SITE-SPECIFIC INTERACTION OF VACCINIA VIRUS TOPOISOMERASE-I WITH DUPLEX DNA - MINIMAL DNA SUBSTRATE FOR STRAND CLEAVAGE INVITRO

Purified vaccinia virus DNA topoisomerase I forms a cleavable complex with duplex DNA at a conserved sequence element 5'(C/T)CCTT down in the incised DNA strand. DNase I footprint studies show that vaccinia topoisomerase protects the region around the site of covalent adduct formation from nuclease digestion. On the cleaved DNA strand, the protected region extends from +13 to -13 (+1 being the site of cleavage). On the noncleaved strand, the protected region extends from +13 to -9. Similar nuclease protection is observed for a mutant topoisomerase (containing a Tyr --> Phe substitution at the active site amino acid 274) that is catalytically inert and does not form the covalent intermediate. Thus, vaccinia topoisomerase is a specific DNA binding protein independent of its competence in transesterification.

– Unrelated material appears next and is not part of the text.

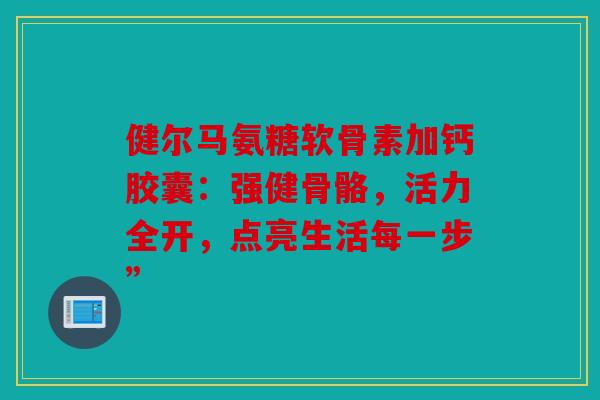 健尔马氨糖软骨素加钙胶囊：强健骨骼，活力全开，点亮生活每一步”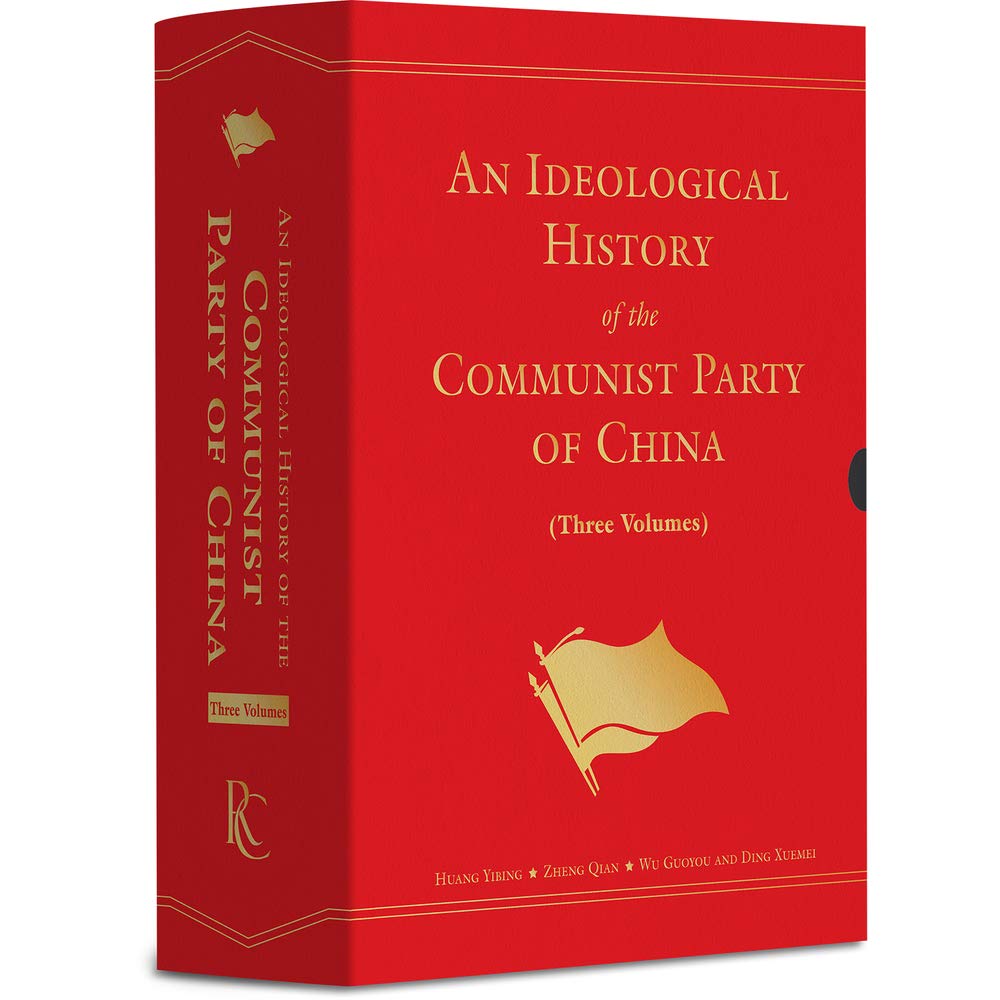 An Ideological History of the Communist Party of China (Ideological History of the Communist Party of China, 1-3) Politics & History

By studying the cleavage of a series of 12-mer DNA duplexes in which the position of the CCCTT down motif within the substrate is systematically phased, the "minimal' substrate for cleavage has been defined; cleavage requires six nucleotides upstream of the cleavage site and two nucleotides downstream of the site. An analysis of the cleavage of oligomer substrates mutated singly in the CCCTT sequence reveals a hierarchy of mutational effects based on position within the pentamer motif and the nature of the sequence alteration.